------ ENTRIES SUPPLIED ------

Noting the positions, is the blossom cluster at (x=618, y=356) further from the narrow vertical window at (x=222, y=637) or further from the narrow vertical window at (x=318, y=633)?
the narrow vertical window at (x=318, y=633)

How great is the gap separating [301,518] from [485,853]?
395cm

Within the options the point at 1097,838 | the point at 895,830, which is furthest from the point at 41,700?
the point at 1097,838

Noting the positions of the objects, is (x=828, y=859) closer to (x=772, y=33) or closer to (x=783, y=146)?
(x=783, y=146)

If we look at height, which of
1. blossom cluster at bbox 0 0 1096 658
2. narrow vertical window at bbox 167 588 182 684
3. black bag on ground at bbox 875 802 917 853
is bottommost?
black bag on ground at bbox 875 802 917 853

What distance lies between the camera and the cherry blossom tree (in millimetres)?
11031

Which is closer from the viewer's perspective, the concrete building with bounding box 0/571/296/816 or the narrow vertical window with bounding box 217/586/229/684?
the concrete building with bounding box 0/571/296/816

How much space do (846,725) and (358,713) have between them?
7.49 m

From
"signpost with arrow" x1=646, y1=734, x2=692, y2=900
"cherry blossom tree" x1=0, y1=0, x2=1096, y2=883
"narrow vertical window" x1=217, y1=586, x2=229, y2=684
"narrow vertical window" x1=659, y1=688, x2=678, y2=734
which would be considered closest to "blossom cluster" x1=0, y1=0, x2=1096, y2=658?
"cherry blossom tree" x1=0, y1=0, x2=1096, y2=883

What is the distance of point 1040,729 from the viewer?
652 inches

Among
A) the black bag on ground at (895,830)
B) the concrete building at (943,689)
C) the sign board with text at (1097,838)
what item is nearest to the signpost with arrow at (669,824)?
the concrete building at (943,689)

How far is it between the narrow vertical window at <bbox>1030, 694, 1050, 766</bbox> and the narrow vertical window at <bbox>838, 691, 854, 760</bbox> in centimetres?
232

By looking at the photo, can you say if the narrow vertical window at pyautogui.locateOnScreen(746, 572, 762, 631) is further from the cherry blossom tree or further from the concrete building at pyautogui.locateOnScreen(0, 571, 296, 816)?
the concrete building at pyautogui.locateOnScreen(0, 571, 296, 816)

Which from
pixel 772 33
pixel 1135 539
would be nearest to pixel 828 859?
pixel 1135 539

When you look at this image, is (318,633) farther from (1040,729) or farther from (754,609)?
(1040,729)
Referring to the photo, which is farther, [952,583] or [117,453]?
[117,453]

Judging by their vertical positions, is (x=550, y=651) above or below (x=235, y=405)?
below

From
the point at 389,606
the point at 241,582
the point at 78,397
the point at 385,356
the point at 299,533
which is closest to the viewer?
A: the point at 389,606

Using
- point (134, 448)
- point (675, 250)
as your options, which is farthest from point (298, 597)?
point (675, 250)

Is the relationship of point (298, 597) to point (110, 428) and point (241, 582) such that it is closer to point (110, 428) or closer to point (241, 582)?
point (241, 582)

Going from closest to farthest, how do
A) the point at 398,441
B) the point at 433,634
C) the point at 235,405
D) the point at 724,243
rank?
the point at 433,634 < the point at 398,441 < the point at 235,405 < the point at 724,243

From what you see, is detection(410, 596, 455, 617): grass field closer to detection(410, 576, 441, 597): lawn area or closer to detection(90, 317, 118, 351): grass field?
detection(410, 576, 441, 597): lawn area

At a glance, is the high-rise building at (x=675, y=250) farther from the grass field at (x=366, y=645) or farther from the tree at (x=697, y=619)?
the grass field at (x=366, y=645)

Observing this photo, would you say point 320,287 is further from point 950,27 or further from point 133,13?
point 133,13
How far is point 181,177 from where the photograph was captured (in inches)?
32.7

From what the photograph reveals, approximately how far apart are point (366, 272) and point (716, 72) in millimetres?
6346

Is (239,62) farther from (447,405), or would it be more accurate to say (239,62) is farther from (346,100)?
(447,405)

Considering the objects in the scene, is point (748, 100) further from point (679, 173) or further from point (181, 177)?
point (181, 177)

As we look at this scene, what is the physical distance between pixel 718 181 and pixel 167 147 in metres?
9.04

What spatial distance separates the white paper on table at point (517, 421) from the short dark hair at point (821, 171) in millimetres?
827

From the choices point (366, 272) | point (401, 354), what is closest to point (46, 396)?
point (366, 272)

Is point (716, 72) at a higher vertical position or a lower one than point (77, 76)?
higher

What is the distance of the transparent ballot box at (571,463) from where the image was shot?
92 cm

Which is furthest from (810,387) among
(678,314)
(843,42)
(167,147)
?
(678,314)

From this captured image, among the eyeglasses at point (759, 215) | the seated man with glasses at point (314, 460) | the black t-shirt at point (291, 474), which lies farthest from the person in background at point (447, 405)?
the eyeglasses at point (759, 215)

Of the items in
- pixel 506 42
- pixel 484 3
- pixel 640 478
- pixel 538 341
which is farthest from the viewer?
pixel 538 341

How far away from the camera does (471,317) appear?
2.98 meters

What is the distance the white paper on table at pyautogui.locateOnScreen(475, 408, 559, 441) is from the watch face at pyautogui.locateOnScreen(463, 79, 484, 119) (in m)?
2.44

------

- _DIRECTIVE_: Reproduce all of the lines above word for word, with nothing added, dropped, or changed.

- _ANSWER TO THIS TASK_:
Noting the positions, is the blossom cluster at (x=618, y=356) further from the narrow vertical window at (x=222, y=637) or further from the narrow vertical window at (x=318, y=633)?
the narrow vertical window at (x=318, y=633)

How great is the gap separating [301,518] from [485,853]?
395cm

Within the options the point at 1097,838 | the point at 895,830, which is furthest from the point at 41,700?
the point at 1097,838

Noting the positions of the objects, is (x=828, y=859) closer to (x=772, y=33) or closer to (x=783, y=146)?
(x=783, y=146)

If we look at height, which of
1. blossom cluster at bbox 0 0 1096 658
2. narrow vertical window at bbox 167 588 182 684
3. black bag on ground at bbox 875 802 917 853
is bottommost?
black bag on ground at bbox 875 802 917 853

What distance lies between the camera and the cherry blossom tree (in millimetres)?
11031

Which is closer from the viewer's perspective, the concrete building with bounding box 0/571/296/816 or the narrow vertical window with bounding box 217/586/229/684?
the concrete building with bounding box 0/571/296/816

How much space do (846,725) and (358,713) have between them?
7.49 m

From
"signpost with arrow" x1=646, y1=734, x2=692, y2=900
"cherry blossom tree" x1=0, y1=0, x2=1096, y2=883
"narrow vertical window" x1=217, y1=586, x2=229, y2=684
"narrow vertical window" x1=659, y1=688, x2=678, y2=734
which would be considered closest to "blossom cluster" x1=0, y1=0, x2=1096, y2=658?
"cherry blossom tree" x1=0, y1=0, x2=1096, y2=883

What is the distance of point 1040,729 from the viewer?
652 inches

Among
A) the black bag on ground at (895,830)
B) the concrete building at (943,689)
C) the sign board with text at (1097,838)
what item is nearest to the signpost with arrow at (669,824)?
the concrete building at (943,689)

How far is it between the narrow vertical window at <bbox>1030, 694, 1050, 766</bbox> and the narrow vertical window at <bbox>838, 691, 854, 760</bbox> in centimetres?
232

By looking at the photo, can you say if the narrow vertical window at pyautogui.locateOnScreen(746, 572, 762, 631) is further from the cherry blossom tree or further from the concrete building at pyautogui.locateOnScreen(0, 571, 296, 816)?
the concrete building at pyautogui.locateOnScreen(0, 571, 296, 816)

Which from
pixel 772 33
pixel 1135 539
would be nearest to pixel 828 859?
pixel 1135 539

When you look at this image, is (318,633) farther from (1040,729) or farther from (754,609)?
(1040,729)
Referring to the photo, which is farther, [952,583] or [117,453]?
[117,453]

Judging by their vertical positions, is (x=550, y=651) above or below (x=235, y=405)?
below

From
the point at 389,606
the point at 241,582
the point at 78,397
the point at 385,356
the point at 299,533
which is closest to the viewer?
A: the point at 389,606

Using
- point (134, 448)
- point (675, 250)
as your options, which is farthest from point (298, 597)?
point (675, 250)

Is the relationship of point (298, 597) to point (110, 428) and point (241, 582) such that it is closer to point (110, 428) or closer to point (241, 582)?
point (241, 582)

Going from closest to farthest, how do
A) the point at 398,441
B) the point at 433,634
C) the point at 235,405
D) the point at 724,243
rank?
the point at 433,634 < the point at 398,441 < the point at 235,405 < the point at 724,243

From what you see, is detection(410, 596, 455, 617): grass field closer to detection(410, 576, 441, 597): lawn area or closer to detection(90, 317, 118, 351): grass field?
detection(410, 576, 441, 597): lawn area

At a glance, is the high-rise building at (x=675, y=250) farther from the grass field at (x=366, y=645) or farther from the tree at (x=697, y=619)?
the grass field at (x=366, y=645)

Observing this photo, would you say point 320,287 is further from point 950,27 or further from point 133,13?
point 133,13
How far is point 181,177 from where the photograph was captured (in inches)?
32.7

From what the photograph reveals, approximately how far apart are point (366, 272) and point (716, 72) in millimetres?
6346

Is (239,62) farther from (447,405), or would it be more accurate to say (239,62) is farther from (346,100)?
(447,405)

Considering the objects in the scene, is point (748, 100) further from point (679, 173) or further from point (181, 177)?
point (181, 177)

As we look at this scene, what is the physical distance between pixel 718 181 and pixel 167 147 in metres?
9.04

What spatial distance separates the white paper on table at point (517, 421) from the short dark hair at point (821, 171) in millimetres?
827

From the choices point (366, 272) | point (401, 354), what is closest to point (46, 396)?
point (366, 272)

Is point (716, 72) at a higher vertical position or a lower one than point (77, 76)?
higher

What is the distance of the transparent ballot box at (571,463) from where the image was shot?
92 cm

Which is furthest from (810,387) among
(678,314)
(843,42)
(167,147)
?
(678,314)

From this captured image, among the eyeglasses at point (759, 215) | the seated man with glasses at point (314, 460) | the black t-shirt at point (291, 474), which lies farthest from the person in background at point (447, 405)?
the eyeglasses at point (759, 215)

Of the items in
- pixel 506 42
- pixel 484 3
- pixel 640 478
- pixel 538 341
which is farthest from the viewer?
pixel 538 341

How far away from the camera does (471,317) appear?
2.98 meters

What is the distance the white paper on table at pyautogui.locateOnScreen(475, 408, 559, 441) is from the watch face at pyautogui.locateOnScreen(463, 79, 484, 119) (in m)?
2.44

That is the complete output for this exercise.